=== REQUIRED ACTION ===
Images in the data are to be skipped, while every line is restated exactly as written.

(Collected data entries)

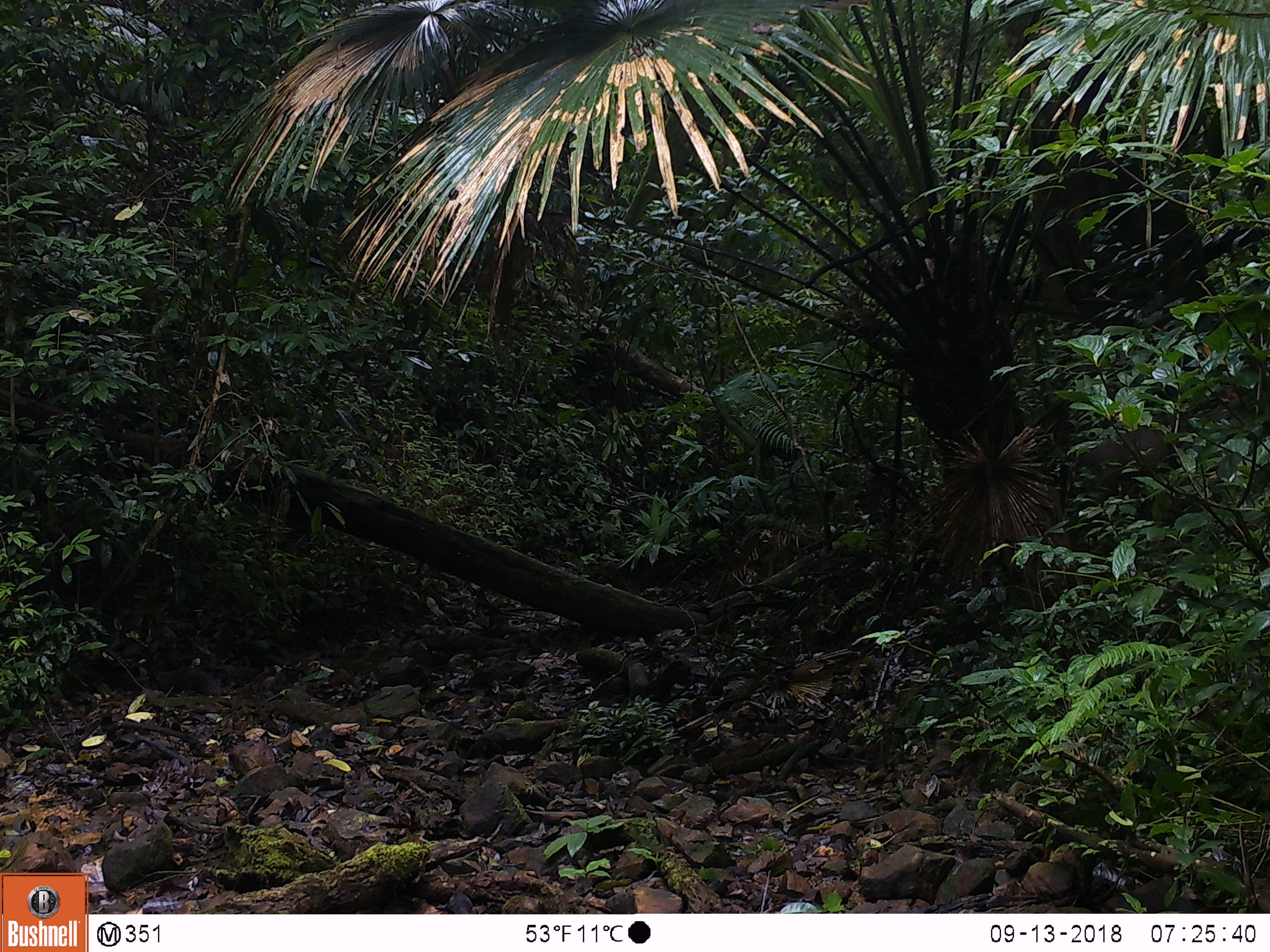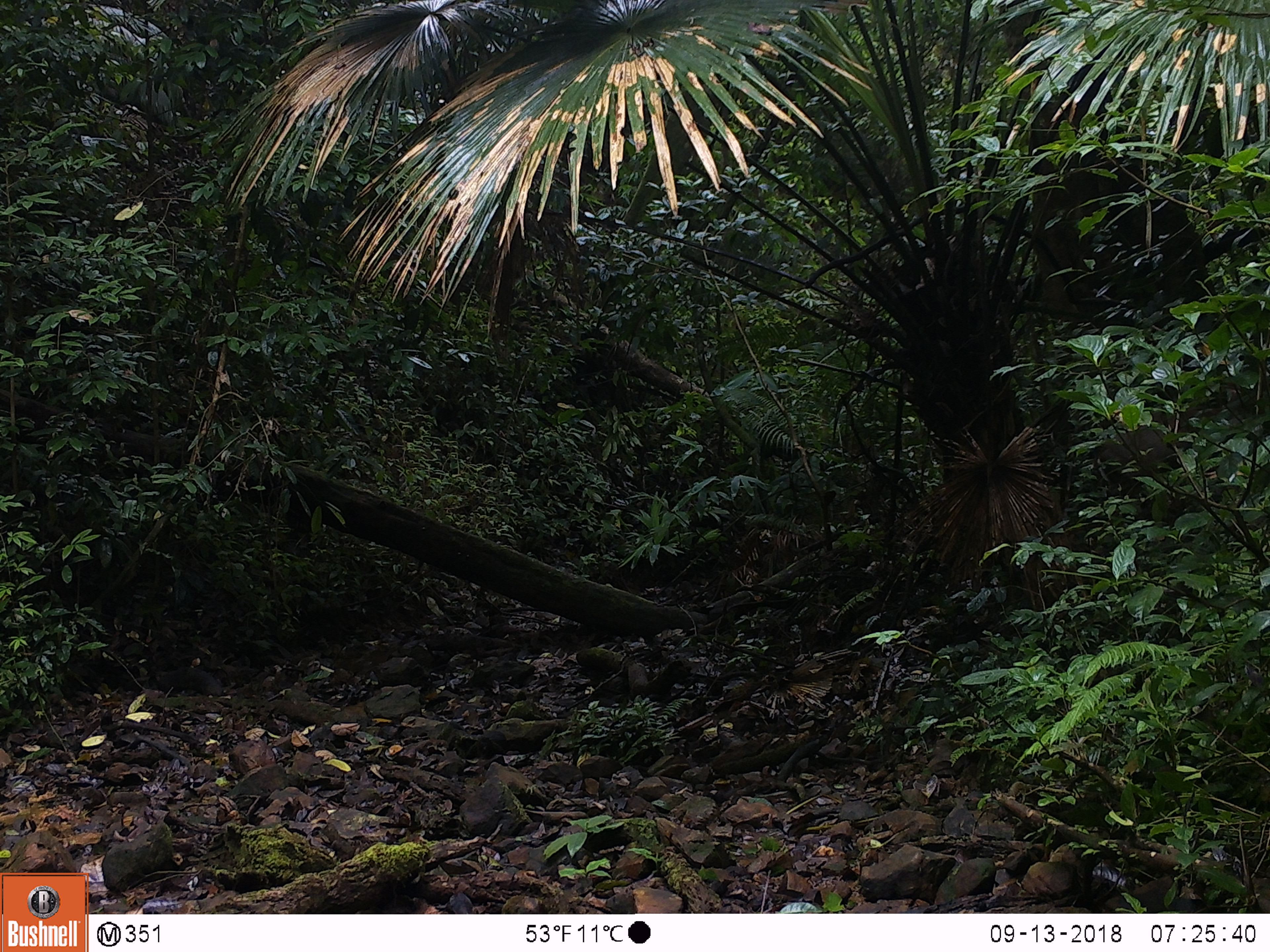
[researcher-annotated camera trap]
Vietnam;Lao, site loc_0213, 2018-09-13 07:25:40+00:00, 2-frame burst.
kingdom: Animalia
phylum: Chordata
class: Mammalia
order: Artiodactyla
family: Cervidae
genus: Muntiacus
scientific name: Muntiacus rooseveltorum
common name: roosevelt's muntjac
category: roosevelts muntjac group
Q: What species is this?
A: Roosevelts muntjac group (roosevelt's muntjac) (Muntiacus rooseveltorum).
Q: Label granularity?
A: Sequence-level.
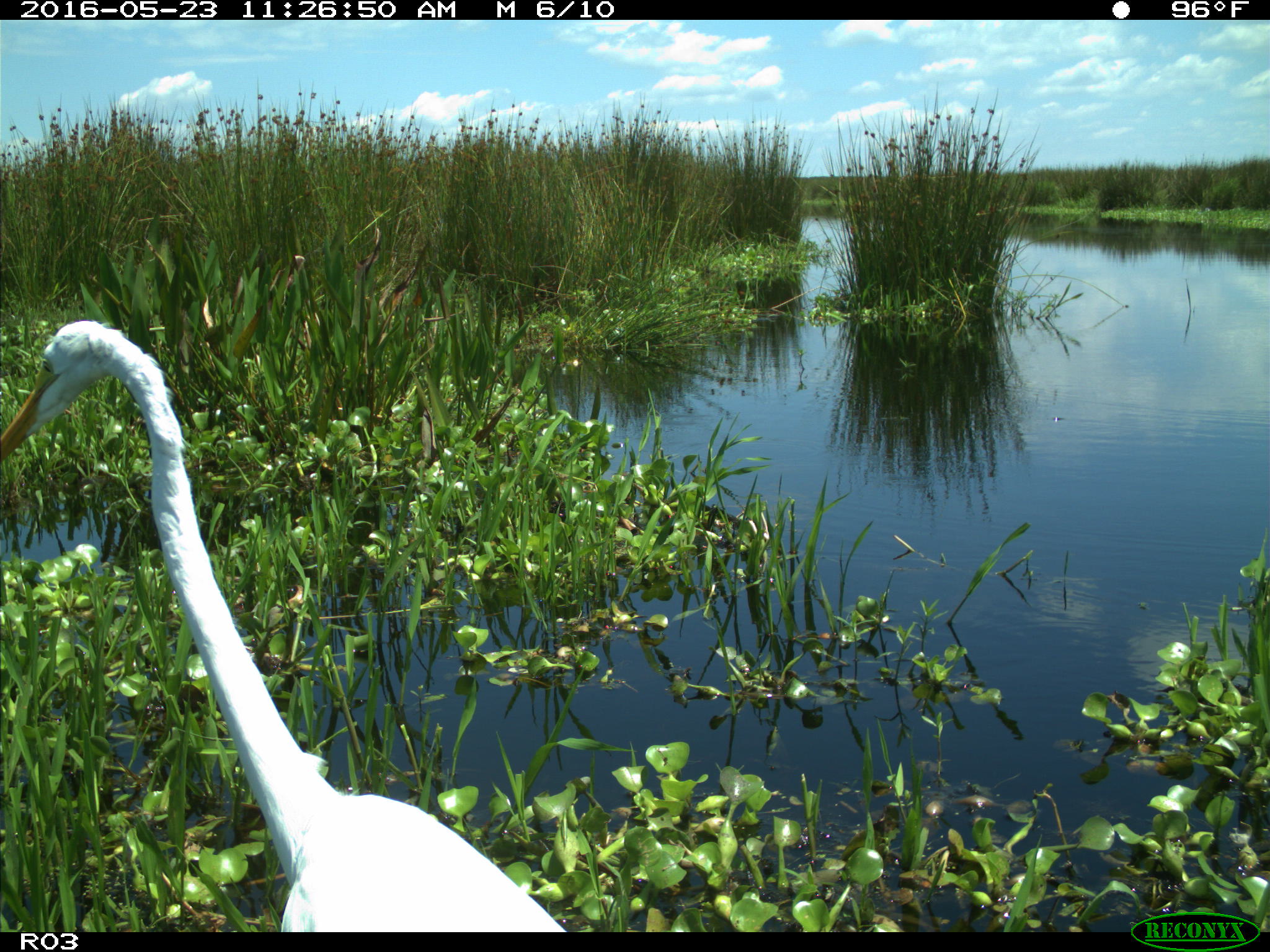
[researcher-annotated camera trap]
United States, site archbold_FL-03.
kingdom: Animalia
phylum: Chordata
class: Aves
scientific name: Aves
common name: birds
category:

=== RESPONSE AREA ===
[researcher-annotated camera trap]
Vietnam;Lao, site loc_0213, 2018-09-13 07:25:40+00:00, 2-frame burst.
kingdom: Animalia
phylum: Chordata
class: Mammalia
order: Artiodactyla
family: Cervidae
genus: Muntiacus
scientific name: Muntiacus rooseveltorum
common name: roosevelt's muntjac
category: roosevelts muntjac group
Q: What species is this?
A: Roosevelts muntjac group (roosevelt's muntjac) (Muntiacus rooseveltorum).
Q: Label granularity?
A: Sequence-level.
[researcher-annotated camera trap]
United States, site archbold_FL-03.
kingdom: Animalia
phylum: Chordata
class: Aves
scientific name: Aves
common name: birds
category:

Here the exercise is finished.